Can we measure frailty in trials for dementia and mild cognitive impairment?

Problem

Frailty, an age-related decline in physiological reserve, is increasing. There is growing interest in the relationship between physical frailty and cognitive impairment. Despite this, frailty is rarely measured or reported in randomised controlled trials (RCTs) for dementia. Identifying frailty in RCTs is important for assessment of trial representativeness and understanding clinical implications for treatment. This study aims to assess the prevalence of frailty in three RCTs for mild cognitive impairment (MCI) or dementia.

Approach

We analysed individual-level participant data from three RCTs available from the Yale Open Data Access repository. Two trials included participants with MCI, living in the community. One trial included participants with severe Alzheimer's dementia. For each trial, we constructed a frailty index, based on standard procedures based on Rockwood’s ‘cumulative deficit’ model of frailty. For each trial, we identified health related deficits (comorbidities, symptoms, functional limitations and laboratory deficits) which were combined as a non-weighted sum (ranging 0 to 1, higher values indicating a greater degree of frailty). Deficits were selected from baseline data in each of the three trials. For each trial, we calculated the mean frailty index. We also calculated the number of participants in each trial identified as living with frailty (based on a frailty index value of >0.24).

Findings

The trials for MCI recruited 1062 participants (553 female, mean age 70 years) and 994 participants (606 female, mean age 71 years), respectively. The trial for severe Alzheimer’s included 415 participants (332 female, mean age 82 years). Data were sufficiently complete to calculate the frailty index for 1054 (99%), 982 (99%) and 408 (98%) participants, respectively.

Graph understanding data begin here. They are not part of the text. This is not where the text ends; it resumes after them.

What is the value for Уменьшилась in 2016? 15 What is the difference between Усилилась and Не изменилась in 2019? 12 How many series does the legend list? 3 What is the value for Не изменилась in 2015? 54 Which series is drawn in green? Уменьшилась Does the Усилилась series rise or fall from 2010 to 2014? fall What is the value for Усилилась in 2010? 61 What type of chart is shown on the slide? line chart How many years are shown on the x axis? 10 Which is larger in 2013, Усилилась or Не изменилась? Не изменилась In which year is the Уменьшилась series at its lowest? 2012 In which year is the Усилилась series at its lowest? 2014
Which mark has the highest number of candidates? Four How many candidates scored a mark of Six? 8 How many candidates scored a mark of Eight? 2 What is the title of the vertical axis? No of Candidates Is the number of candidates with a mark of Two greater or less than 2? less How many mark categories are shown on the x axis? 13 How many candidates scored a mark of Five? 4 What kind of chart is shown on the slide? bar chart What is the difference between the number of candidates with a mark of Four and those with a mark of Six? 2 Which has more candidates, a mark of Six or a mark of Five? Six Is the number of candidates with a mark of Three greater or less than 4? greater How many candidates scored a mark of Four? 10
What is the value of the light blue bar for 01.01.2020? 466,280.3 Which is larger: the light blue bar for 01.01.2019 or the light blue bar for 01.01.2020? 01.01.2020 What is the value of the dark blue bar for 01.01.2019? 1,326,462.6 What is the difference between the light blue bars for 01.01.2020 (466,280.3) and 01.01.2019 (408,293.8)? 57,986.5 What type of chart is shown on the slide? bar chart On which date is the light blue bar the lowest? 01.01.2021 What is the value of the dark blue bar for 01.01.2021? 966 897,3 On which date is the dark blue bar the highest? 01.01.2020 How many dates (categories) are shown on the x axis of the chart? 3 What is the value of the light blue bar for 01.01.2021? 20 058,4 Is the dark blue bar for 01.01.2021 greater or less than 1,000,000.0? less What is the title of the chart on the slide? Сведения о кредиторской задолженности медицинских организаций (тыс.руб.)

In the MCI trials, the mean frailty index was 0.142 and 0.133, respectively, with a frailty prevalence of 7.4% and 5.3%. In the Alzheimer’s disease trial the mean frailty index was 0.269 and 60.5% of participants were classified as living with frailty. The 99th centile of the frailty index was 0.29 and 0.32 in the MCI trials and 0.47 in the Alzheimer’s disease trial.

Consequences

Our findings show that it is feasible to measure and report frailty in RCTs for cognitive impairment/dementia, using standard baseline measurements. We found frailty to be present in all three trials. As would be expected, frailty was more common in the population experiencing severe Alzheimer's dementia than in MCI. For all trials, however, the upper limit of frailty was lower than is found in many general-population studies, suggesting trial selection processes may be a barrier to inclusion of people with severe frailty. These findings offer further opportunities to explore the implications for frailty in people with cognitive impairment, such as the relationship between frailty and clinical outcomes within a trial setting, and assessment of the representativeness of trials for cognitive impairment.